SELECTED EXCERPT:
=====
Tragedy in Northern Mexico and 1 Real Tortilla
Currently, there are NTD ‘hotspots’ all over the globe. Azerbaijan, steeped in oil refineries, chemical, and metallurgic
industries, the Shanxi Provence China, producer of 1/3 of China’s coal, and Matamoros, Mexico, dotted with
maquiladoras, factories which produce goods for export.
On July 1, 1998, the FDA, responding in part to studies that arose in the wake of the 1991 Brownsville/Matamoros NTD
cluster, and at the urging of the March of Dimes and Texas Department of Health, began the folic acid fortification
program, requiring manufacturers of flour and recommending that the manufacturers of cereals and breads fortify their
products with folic acid. Scientists with the March of Dimes have noted that fortification has caused a two-fold increase
in blood folate in women aged 20-39 years.
In a research paper published in 2005, Dr. Mark Canfield with the Epidemiology and Surveillance Branch of the Texas
State Department of Health confirms that there has been a reduction in the occurrence of NTDs in representative
regions in the United States the post-fortification (1998-2001) era. But research conducted by the Texas Department of
State Health Services is also revealing that certain birth defects have higher rates for some racial, ethnic, or regional
groups than others; for example, Hispanic women are significantly more likely than non-Hispanic women to have a baby
with a the NTD anencephaly.
=====
EXTRACTED DATA:
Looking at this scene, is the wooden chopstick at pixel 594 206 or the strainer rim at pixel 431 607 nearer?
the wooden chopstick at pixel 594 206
=====
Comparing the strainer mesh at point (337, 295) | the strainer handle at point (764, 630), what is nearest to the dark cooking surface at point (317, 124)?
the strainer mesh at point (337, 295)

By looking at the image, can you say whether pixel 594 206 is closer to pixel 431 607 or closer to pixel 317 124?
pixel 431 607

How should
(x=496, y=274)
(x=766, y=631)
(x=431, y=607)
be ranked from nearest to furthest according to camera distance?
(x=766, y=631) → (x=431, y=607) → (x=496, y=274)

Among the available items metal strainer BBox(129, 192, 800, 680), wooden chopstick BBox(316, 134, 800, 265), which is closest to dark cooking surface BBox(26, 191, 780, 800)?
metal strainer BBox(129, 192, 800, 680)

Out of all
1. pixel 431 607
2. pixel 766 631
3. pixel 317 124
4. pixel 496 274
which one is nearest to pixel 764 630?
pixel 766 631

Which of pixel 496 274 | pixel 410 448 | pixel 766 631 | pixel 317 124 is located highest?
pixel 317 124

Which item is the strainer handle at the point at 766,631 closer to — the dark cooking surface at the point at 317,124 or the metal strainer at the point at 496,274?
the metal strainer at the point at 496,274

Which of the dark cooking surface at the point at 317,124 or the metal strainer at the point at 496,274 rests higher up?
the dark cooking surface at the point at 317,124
=====
QUESTIONS TO ANSWER:
**a.** Which organizations and agencies does the text on neural tube defects in northern Mexico name?
**b.** Answer these questions from the text on neural tube defects in northern Mexico:
(i) On what date did the FDA begin the folic acid fortification program?
(ii) What increase in blood folate has fortification caused, and in which group of women?
(iii) In what year was Dr. Mark Canfield's research paper published?
**c.** Do these statements agree with the text on neural tube defects in northern Mexico? For each, answer yes or no and quote the words that decide it.
(i) The FDA program required manufacturers of cereals and breads to fortify their products with folic acid.
(ii) Matamoros, Mexico, has many factories that produce goods for export.
(iii) Hispanic women are less likely than non-Hispanic women to have a baby with anencephaly.
None of the records are needed here.

ANSWERS FOR EACH ITEM:
**a.**
- The FDA
- The March of Dimes
- The Texas Department of Health
- The Epidemiology and Surveillance Branch of the Texas State Department of Health
- The Texas Department of State Health Services

**b.**
(i) July 1, 1998
(ii) A two-fold increase in women aged 20-39 years
(iii) 2005

**c.**
(i) No: "requiring manufacturers of flour and recommending that the manufacturers of cereals and breads fortify their products with folic acid"
(ii) Yes: "Matamoros, Mexico, dotted with maquiladoras, factories which produce goods for export"
(iii) No: "Hispanic women are significantly more likely than non-Hispanic women to have a baby with a the NTD anencephaly"